彼女に聞かれ、真っ先に思い浮かべたのは6年前に別れた君の顔だった。

 

 

高校の入学式、一目惚れをした。

恋愛に無頓着だった自分が初めて本気で人を好きになった瞬間で、最初で最後の一目惚れだった。

 

クラスが一緒で、席が隣だったから君と仲良くなるまでにそう時間はかからなかった。

 

「名前は?中学どこ?部活なにしてたの?」

 

いつも澄んだ瞳で話しかけてくれる君にどんどん惹かれていく自分がいて、学びたかった授業を受けることよりも、夢を持って入った部活よりも、君と話すことが何よりの楽しみになっていた。

 

 

 

桜が散っていく頃、君に告白した。

「絶対に幸せにします。」

なんて言って。

 

 

 

高校生の恋愛なんてって言葉をたまに聞くけど、僕たちにはそれが全てだった。

 

わざわざ遠回りをしてまで一緒に帰って、毎日毎日電話して、休みの日には色んなところに行って、夜にはお互い親に内緒で家を抜け出して会ったりしたね。

 

お金がなくても自由がなくても確かに幸せと言えるものがそこにはあった。

 

それなりに喧嘩もした。

大体はLINEで喧嘩。会っては仲直り。それの繰り返し。

どんなに傷つけあっても別れようとは言わなかった。

会うと楽しくて、どうしようもないくらい好きで、これが運命だとさえ思っていたんだ。

 

 

 

三年になり進路を決める時期で、僕は夢のために上京することが決まっていた。

君も僕と一緒にいるために、東京で進路を探してくれていたね。

でも大人はそれを許さなかった。

 

君の親はとても素敵な人だったけど、厳しい人だった。

高校生の恋愛感情で進路を決めるなと。
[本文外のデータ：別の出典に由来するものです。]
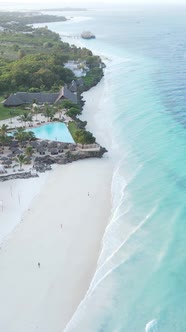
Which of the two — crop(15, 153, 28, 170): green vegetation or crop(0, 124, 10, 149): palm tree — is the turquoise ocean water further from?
crop(0, 124, 10, 149): palm tree

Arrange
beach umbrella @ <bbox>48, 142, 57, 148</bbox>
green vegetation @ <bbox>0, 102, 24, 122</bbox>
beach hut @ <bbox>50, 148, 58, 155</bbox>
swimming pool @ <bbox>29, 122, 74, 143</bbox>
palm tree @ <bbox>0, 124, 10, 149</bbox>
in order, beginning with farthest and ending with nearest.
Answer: green vegetation @ <bbox>0, 102, 24, 122</bbox> < swimming pool @ <bbox>29, 122, 74, 143</bbox> < beach umbrella @ <bbox>48, 142, 57, 148</bbox> < palm tree @ <bbox>0, 124, 10, 149</bbox> < beach hut @ <bbox>50, 148, 58, 155</bbox>

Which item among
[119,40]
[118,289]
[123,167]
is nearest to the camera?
[118,289]

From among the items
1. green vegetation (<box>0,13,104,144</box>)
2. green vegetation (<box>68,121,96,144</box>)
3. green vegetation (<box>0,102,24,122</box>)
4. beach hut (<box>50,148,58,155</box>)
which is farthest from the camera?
green vegetation (<box>0,102,24,122</box>)

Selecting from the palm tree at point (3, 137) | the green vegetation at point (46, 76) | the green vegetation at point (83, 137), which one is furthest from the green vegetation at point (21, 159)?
the green vegetation at point (83, 137)

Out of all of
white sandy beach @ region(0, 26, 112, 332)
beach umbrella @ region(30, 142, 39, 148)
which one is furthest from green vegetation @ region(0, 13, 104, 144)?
white sandy beach @ region(0, 26, 112, 332)

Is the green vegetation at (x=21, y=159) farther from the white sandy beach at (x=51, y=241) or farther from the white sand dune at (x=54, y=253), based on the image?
the white sand dune at (x=54, y=253)

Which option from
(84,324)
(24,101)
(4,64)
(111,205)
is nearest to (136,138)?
(111,205)

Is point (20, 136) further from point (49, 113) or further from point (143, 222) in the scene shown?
point (143, 222)

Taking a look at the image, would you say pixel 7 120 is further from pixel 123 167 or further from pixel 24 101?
pixel 123 167
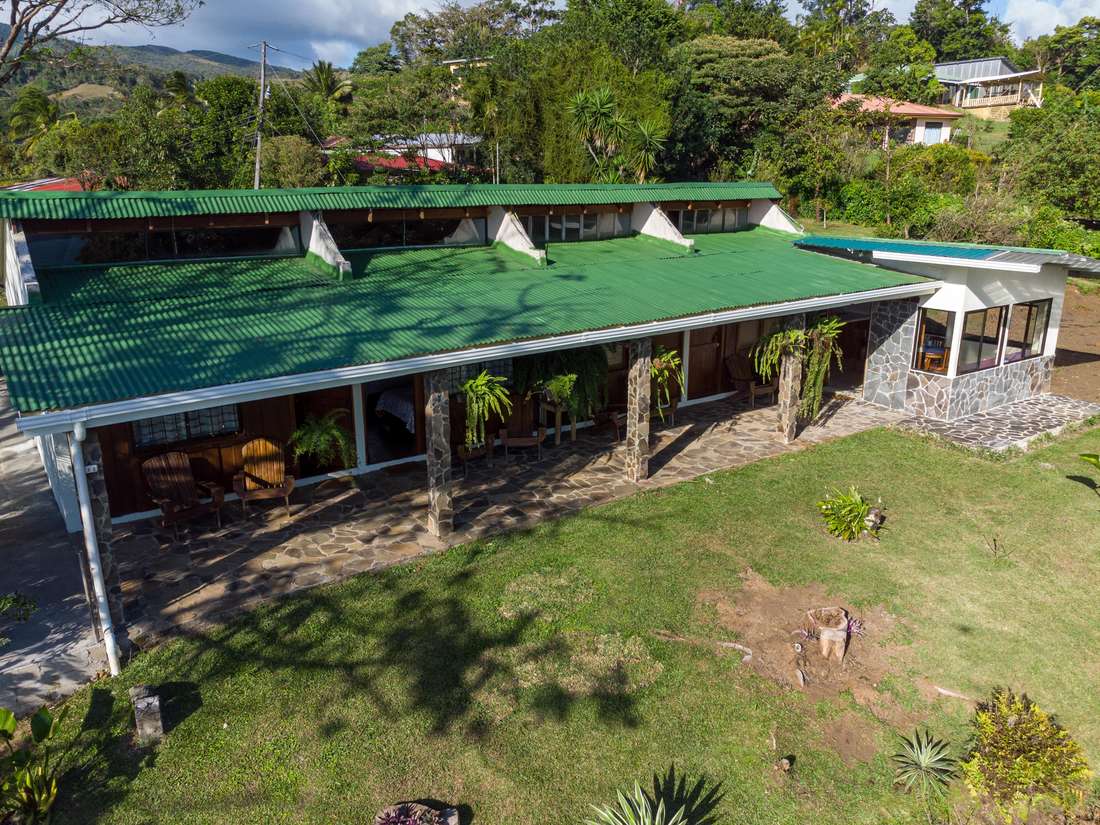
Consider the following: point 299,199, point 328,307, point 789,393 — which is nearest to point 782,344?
point 789,393

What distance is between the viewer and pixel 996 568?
9.51 metres

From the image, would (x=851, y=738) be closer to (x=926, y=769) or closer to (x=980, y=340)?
(x=926, y=769)

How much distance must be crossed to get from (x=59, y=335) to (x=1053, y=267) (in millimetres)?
18237

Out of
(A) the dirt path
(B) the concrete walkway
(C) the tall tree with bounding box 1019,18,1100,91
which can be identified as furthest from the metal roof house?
(C) the tall tree with bounding box 1019,18,1100,91

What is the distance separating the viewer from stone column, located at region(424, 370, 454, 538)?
9.19 meters

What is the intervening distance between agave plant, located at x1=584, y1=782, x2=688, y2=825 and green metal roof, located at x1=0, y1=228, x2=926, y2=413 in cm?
509

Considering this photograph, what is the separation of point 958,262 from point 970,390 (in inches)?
123

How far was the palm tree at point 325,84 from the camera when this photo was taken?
5359 centimetres

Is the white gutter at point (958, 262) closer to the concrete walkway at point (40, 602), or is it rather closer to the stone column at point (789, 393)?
the stone column at point (789, 393)

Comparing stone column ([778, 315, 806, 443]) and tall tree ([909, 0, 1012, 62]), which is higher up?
tall tree ([909, 0, 1012, 62])

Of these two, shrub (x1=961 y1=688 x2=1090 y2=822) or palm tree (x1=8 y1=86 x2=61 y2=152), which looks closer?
shrub (x1=961 y1=688 x2=1090 y2=822)

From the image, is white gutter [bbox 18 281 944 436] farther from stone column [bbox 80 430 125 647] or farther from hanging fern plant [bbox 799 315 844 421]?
hanging fern plant [bbox 799 315 844 421]

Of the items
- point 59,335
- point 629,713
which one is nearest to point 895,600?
point 629,713

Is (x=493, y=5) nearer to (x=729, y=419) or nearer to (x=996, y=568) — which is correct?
(x=729, y=419)
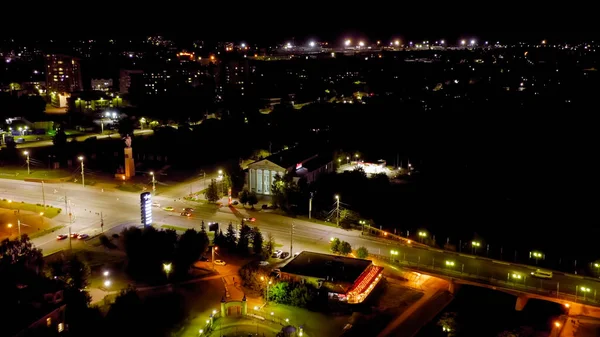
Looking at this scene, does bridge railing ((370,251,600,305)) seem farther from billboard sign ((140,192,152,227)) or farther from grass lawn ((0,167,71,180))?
grass lawn ((0,167,71,180))

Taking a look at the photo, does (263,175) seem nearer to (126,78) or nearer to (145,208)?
(145,208)

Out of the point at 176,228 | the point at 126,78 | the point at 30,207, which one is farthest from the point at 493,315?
the point at 126,78

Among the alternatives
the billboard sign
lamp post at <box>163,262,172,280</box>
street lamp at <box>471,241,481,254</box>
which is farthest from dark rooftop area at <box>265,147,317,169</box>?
lamp post at <box>163,262,172,280</box>

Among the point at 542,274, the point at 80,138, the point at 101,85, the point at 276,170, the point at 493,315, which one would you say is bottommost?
the point at 493,315

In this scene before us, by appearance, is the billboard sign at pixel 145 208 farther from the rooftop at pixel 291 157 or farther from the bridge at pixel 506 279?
the bridge at pixel 506 279

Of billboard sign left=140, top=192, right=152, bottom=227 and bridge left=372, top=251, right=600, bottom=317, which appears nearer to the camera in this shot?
bridge left=372, top=251, right=600, bottom=317

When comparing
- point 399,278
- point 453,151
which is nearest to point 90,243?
point 399,278
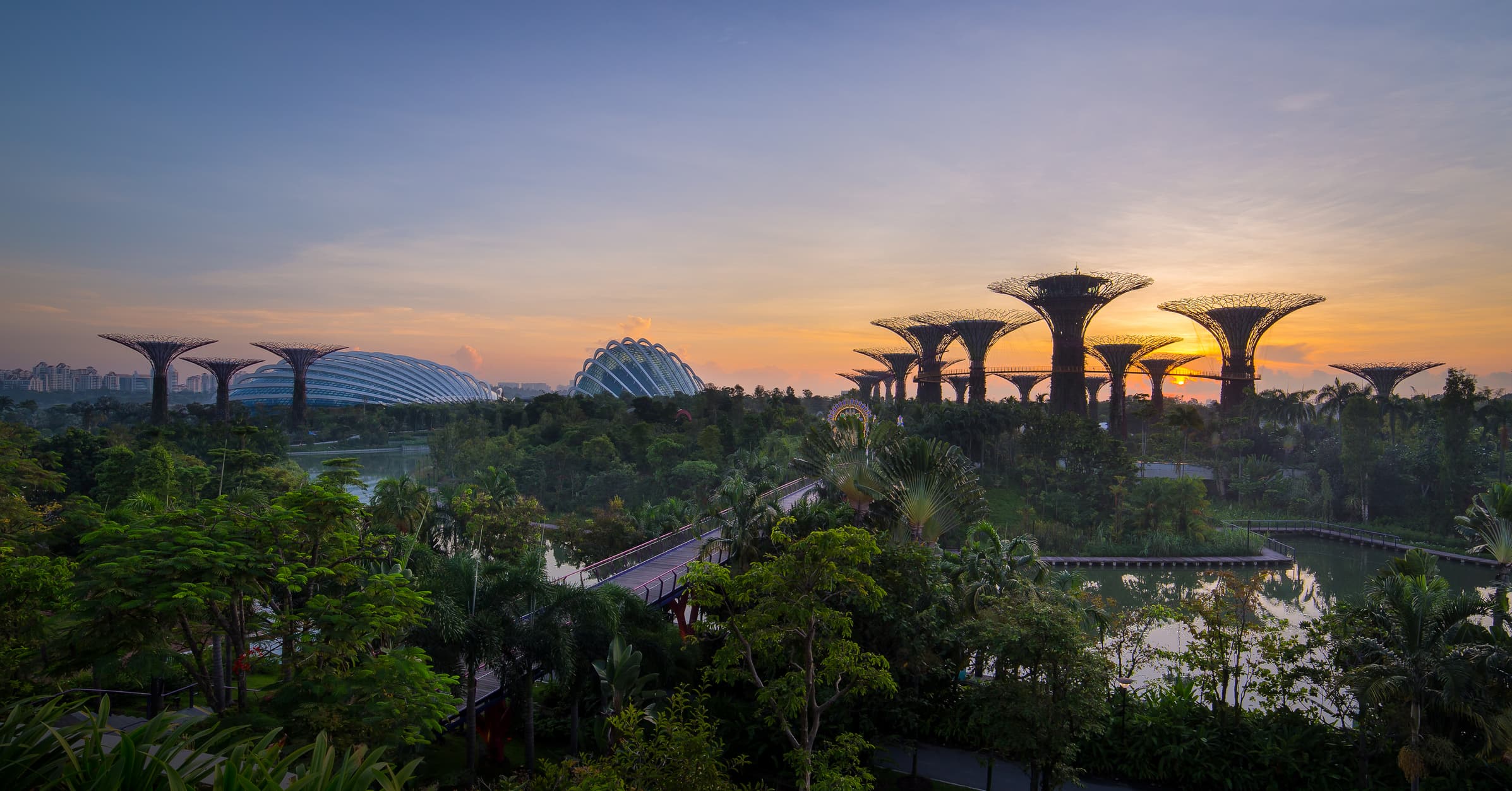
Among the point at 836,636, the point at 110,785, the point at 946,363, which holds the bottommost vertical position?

君は地元に残ることになった。

 

僕は地元に残ることは一切考えていなかったが、その話を聞いて地元に残ることに決めた。

何よりも一緒にいたかった。

 

「私のことよりもちゃんと夢のことも考えてね。」

 

君はそう言ってくれていたね。

 

 

僕は気づけなかったんだ。

僕の選択が君を苦しませていたことに。

 

 

 

 

「別れよう」

 

 

 

 

突然だった。世界が止まった気がした。

 

 

その言葉だけを言い、去っていく君に僕は何も言えなかった。止められなかった。

 

 

 

いつもの帰り道、君の家の前。いつも

「バイバイ、また明日ね」

と言っていた場所で、最後のさよならをした。

 

 

 

LINEは帰って来なくて、学校で話すのもなんとなく気まずくて、一度も話すことがないまま卒業式をむかえた。

最後に話したかった。でも勇気が出なかった。

君と会うのはこれで最後だった。

 

 

僕は結局上京することに決めた。

地元を離れる時、見送りに来てくれた友達の中に君の友達がいた。

「別れてからもずっと僕君のことが好きって言ってたよ。夢を追いかけて欲しくて急に突き放したんだと思う。」

僕はこの言葉が忘れられない。

 

 

 

 

地元を離れて6年。僕は夢を叶えて、彼女もいてそれなりに幸せに生活している。

それでもたまに君のことを思い出す。

一昨日食べたのものは思い出せないのに不思議なもので、君と過ごした日々は昨日のことのように鮮明に覚えている。

 

僕が初めから地元に残ることを決めていたら、卒業式の日勇気を出して話していれば、僕の隣には君がいたのかな。

 

君のインスタグラムには彼氏と楽しそうに笑う君がいる。

僕は僕で、今の彼女を大切にし結婚していくのだろう。

 

 

 

「運命の人は2人いる。1人目は愛することと失うことの辛さを知って、2人目は永遠の愛を知る。」

 

 

間違いなく君は運命の人で、でも2人目ではなかった。